Les situations rencontrées par le Pôle Santé et Sécurité des Soins sont multiples et loin d'être exhaustives :
- attentes interminables des familles avant d'être conduites auprès de leurs proches hospitalisés ;
- sentiment d'avoir été mal ou pas informé, ou rarement écouté ;
- mépris social dans les modalités de délivrance de l'information ;
- sentiment d'un désintérêt ou d'une attitude méprisante de la part du personnel soignant;
- patient abordé avec un ton et des paroles inappropriés voire humiliants;
- entraves et contraintes mises en place pour le confort des professionnels;
- besoins primaires pas toujours respectés (soif, faim, sommeil...) ;
- douleur trop souvent minimisée, parfois ridiculisée... ;
- atteintes à l'intimité corporelle ;
- problèmes récurrents concernent le recueil des selles et des urines (« couches » imposées)...

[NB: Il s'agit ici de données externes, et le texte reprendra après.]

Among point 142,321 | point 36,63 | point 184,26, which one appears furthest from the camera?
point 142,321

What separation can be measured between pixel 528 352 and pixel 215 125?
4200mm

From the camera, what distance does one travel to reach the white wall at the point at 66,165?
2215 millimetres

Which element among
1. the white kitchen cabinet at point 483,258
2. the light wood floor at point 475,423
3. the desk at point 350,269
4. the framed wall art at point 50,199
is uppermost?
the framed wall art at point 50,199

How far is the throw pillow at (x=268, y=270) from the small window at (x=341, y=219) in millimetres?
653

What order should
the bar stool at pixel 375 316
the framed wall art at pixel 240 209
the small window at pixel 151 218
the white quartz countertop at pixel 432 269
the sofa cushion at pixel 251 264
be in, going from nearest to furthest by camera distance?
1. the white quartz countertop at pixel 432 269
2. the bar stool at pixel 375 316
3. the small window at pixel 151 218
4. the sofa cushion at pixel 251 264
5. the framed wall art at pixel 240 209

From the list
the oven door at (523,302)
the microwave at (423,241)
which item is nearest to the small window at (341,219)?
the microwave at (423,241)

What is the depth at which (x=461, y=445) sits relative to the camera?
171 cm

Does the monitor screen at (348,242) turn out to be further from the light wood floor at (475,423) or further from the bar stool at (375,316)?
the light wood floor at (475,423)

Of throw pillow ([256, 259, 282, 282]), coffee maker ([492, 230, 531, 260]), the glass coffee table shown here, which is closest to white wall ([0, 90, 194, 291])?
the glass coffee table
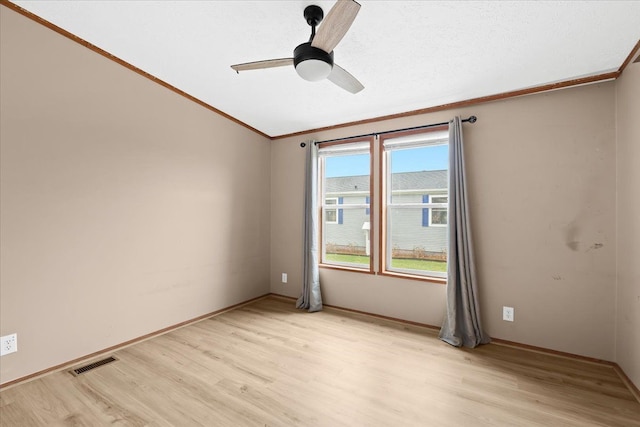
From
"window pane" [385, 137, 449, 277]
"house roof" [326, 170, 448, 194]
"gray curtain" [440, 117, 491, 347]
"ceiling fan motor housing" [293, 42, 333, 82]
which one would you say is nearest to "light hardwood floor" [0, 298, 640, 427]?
"gray curtain" [440, 117, 491, 347]

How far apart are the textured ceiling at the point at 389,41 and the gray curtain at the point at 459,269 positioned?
0.65 m

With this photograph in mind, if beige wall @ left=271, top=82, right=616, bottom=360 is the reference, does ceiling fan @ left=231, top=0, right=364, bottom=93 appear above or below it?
above

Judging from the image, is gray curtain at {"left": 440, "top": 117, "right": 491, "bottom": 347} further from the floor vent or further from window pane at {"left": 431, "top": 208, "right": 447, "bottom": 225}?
the floor vent

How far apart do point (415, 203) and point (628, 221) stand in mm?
1733

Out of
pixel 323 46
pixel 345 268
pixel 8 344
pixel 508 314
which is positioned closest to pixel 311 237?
pixel 345 268

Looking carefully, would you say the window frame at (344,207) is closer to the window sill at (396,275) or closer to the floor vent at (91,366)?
the window sill at (396,275)

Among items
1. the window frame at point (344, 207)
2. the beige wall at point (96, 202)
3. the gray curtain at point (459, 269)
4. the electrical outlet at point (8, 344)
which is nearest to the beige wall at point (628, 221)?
the gray curtain at point (459, 269)

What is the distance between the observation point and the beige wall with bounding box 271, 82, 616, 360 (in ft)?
7.87

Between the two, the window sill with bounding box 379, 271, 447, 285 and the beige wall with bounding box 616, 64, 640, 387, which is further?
the window sill with bounding box 379, 271, 447, 285

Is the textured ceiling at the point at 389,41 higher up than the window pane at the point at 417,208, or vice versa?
the textured ceiling at the point at 389,41

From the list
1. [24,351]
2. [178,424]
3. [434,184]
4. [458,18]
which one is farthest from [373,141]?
[24,351]

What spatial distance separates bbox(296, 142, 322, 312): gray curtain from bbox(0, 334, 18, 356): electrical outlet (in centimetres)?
268

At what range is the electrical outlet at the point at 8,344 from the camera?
204 cm

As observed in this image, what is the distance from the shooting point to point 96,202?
99.5 inches
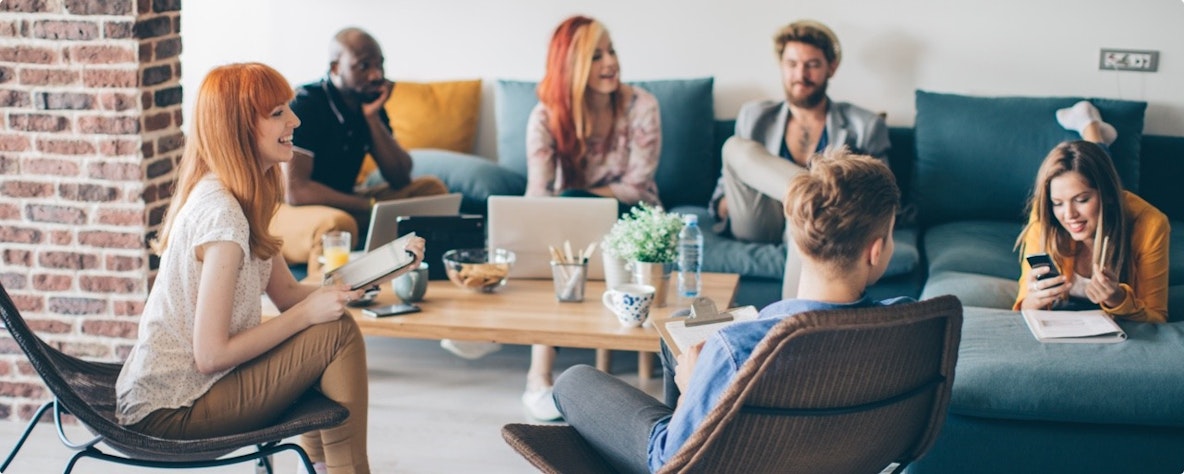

Un certain nombre de facteurs sont cités par les professionnels de santé pour expliquer la maltraitance : leur « souffrance », les conditions d'exercice contraignantes, un encadrement parfois défaillant et une organisation beaucoup trop rigide. Cependant, de nombreux services se sont mobilisés pour développer une démarche de « bientraitance ».